There was no apparent association between serum sodium levels and duration of hospitalization or risk of acute kidney injury.

During hospitalization, serum sodium levels progressively increased, from a median 137 mmol/L at baseline to 141 mmol/L on day 18 (p<0.001), as did serum urea levels (from 6.2 to 7.2 mmol/L; p=0.01).

“Both sodium (p=0.02) and urea levels (p<0.001) were significantly higher over the hospitalization period among non-survivors compared to survivors [and] the value of the last serum sodium measurement prior to discharge or death was significantly higher in non-survivors compared to survivors (141 vs 139 mmol/L; p<0.005),” noted the investigators.

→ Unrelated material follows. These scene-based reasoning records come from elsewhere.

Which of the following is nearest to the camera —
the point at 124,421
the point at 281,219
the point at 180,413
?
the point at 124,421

C-reactive protein levels at presentation were also significantly higher in non-survivors than survivors (median 117 vs 72 mg/L; p<0.0001).

 

Sodium levels as a biomarker?

“The key novel finding of our study was that hospital-acquired hypernatraemia, rather than hypernatraemia at admission, was a predictor for in-hospital mortality, with the worst prognosis being reported in patients with the largest increase in serum sodium in the first 5 days of hospitalization,” the investigators said.

“This study [also] shows for the first time that patients presenting at the hospital with COVID-19 and low sodium are twice as likely to need intubation or other means of advanced breathing support as those with normal sodium,” said lead investigator Honorary Associate Professor Ploutarchos Tzoulis from University College London Medical School London, UK.

“Sodium measurements can inform doctors about which COVID-19 patients are at high risk of deterioration and death [and] sodium levels can guide decision making about whether a COVID-19 patient needs hospital admission or monitoring in the ICU,” he said.

The investigators called for further study into identifying the mechanisms behind dysnatraemia in patients with COVID-19 and whether correcting these abnormalities would impact outcomes.

“Until more data are available and in line with the standard clinical approach in patients with other pathologies, an approach to fluid resuscitation which recognizes the frequency and severity of volume depletion, whilst taking appropriate care to prevent fluid overload or pulmonary oedema, should be strongly considered,” they suggested.